EXERCISE INSTRUCTIONS =>
a. In the Graphistry upload excerpt, what value does the second JSON response give for "bytes_count"?
b. Retype the Graphistry upload excerpt, everything from "OUT=$( curl -fsv" down to "echo $OUT | jq .".
c. Decide whether each statement agrees with the Graphistry upload excerpt, and answer yes or no with the deciding words quoted. (i) The curl command sends a POST request. (ii) In the first JSON response, "is_uploaded" is true. (iii) The second JSON response gives the column "v" the dtype int64.

DOCUMENT SECTION =>
|---|

OUT=$( curl -fsv -X POST \
    -H "Authorization: Bearer ${GRAPHISTRY_TOKEN}" \
    -H "Content-Type: application/json" \
    -T graphistry_nodes.csv \
    ${GRAPHISTRY_BASE_PATH}/api/v2/upload/files/${NODES_FILE_ID}?erase=true )
echo $OUT | jq .

The result is similar to as before:

{
    "created_at": "2021-02-12T19:35:37.652643Z",
    "updated_at": "2021-02-12T19:35:37.652678Z",
    "agent_name": "",
    "agent_version": "",
    "author": 123,
    "bytes_count": null,
    "description": "",
    "file_id": "MYFILE_789",
    "name": "my nodes",
    "file_compression": "",
    "file_type": "csv",
    "parser_options": {},
    "tables_schemas": {},
    "sql_transforms": null,
    "is_uploaded": false,
    "is_valid": false,
    "errors": []
}

{
    "agent_name": "",
    "agent_version": "",
    "author": 123,
    "bytes_count": 4,
    "created_at": "2021-02-12T19:35:37.652643Z",
    "description": "",
    "errors": {},
    "file_compression": "",
    "file_id": "MYFILE_789",
    "file_type": "csv",
    "is_uploaded": true,
    "is_valid": true,
    "name": "my nodes",
    "parser_options": {},
    "sql_transforms": null,
    "tables_schemas": [
      {
        "dtypes": {
          "n": "object",
          "v": "int64",
          "v2": "object"
        },
        "name": "Untitled 0",
        "num_cols": 3,
        "num_rows": 3
      }
    ],
    "updated_at": "2021-02-12T19:35:37.652678Z"

|---|

SUPPLIED MATERIAL =>
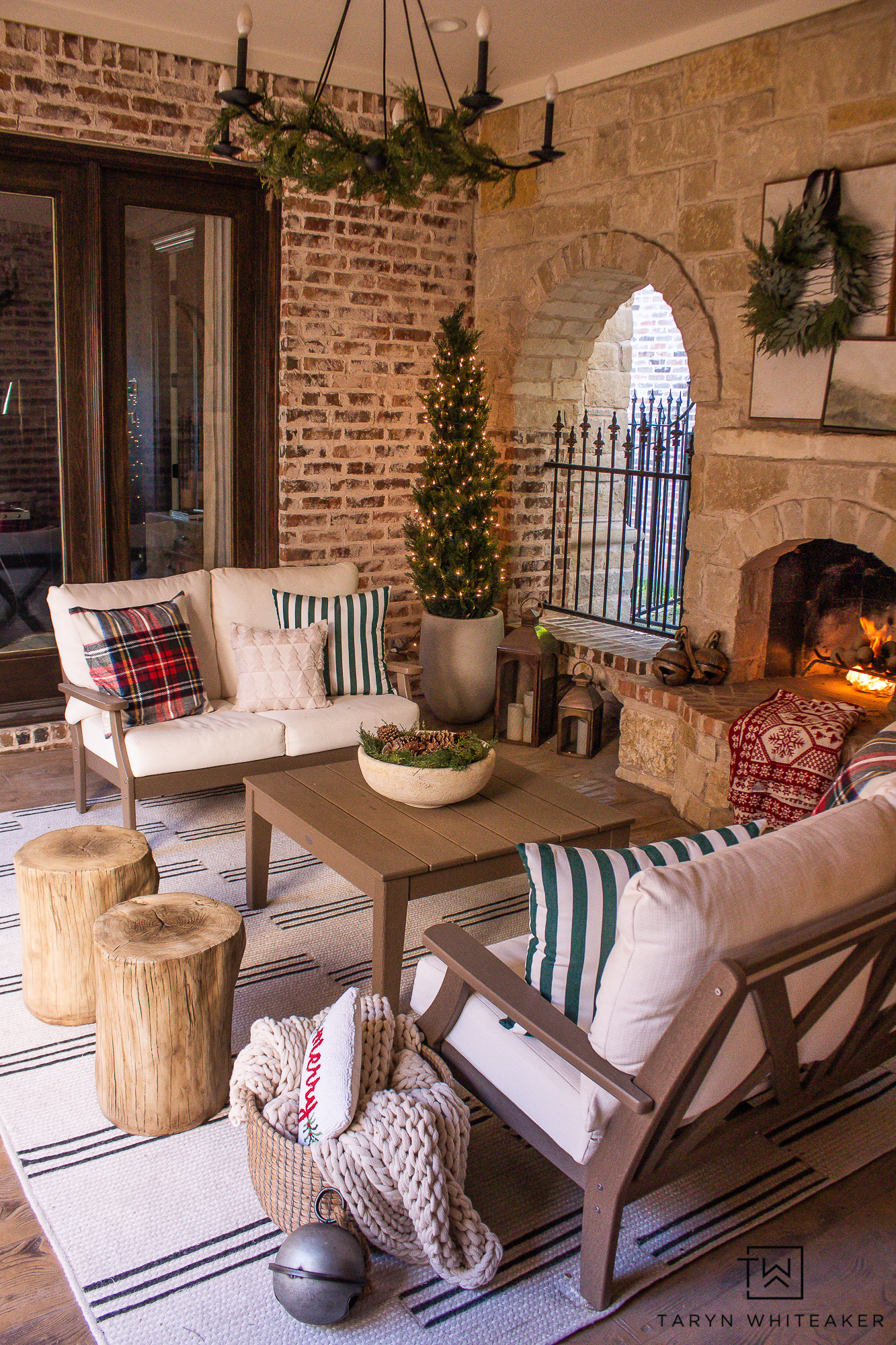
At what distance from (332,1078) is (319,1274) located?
0.33 meters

|---|

PROBLEM SOLUTIONS =>
a. 4

b.
OUT=$( curl -fsv -X POST \
    -H "Authorization: Bearer ${GRAPHISTRY_TOKEN}" \
    -H "Content-Type: application/json" \
    -T graphistry_nodes.csv \
    ${GRAPHISTRY_BASE_PATH}/api/v2/upload/files/${NODES_FILE_ID}?erase=true )
echo $OUT | jq .

c.
(i) Yes: -X POST
(ii) No: "is_uploaded": false
(iii) Yes: "v": "int64"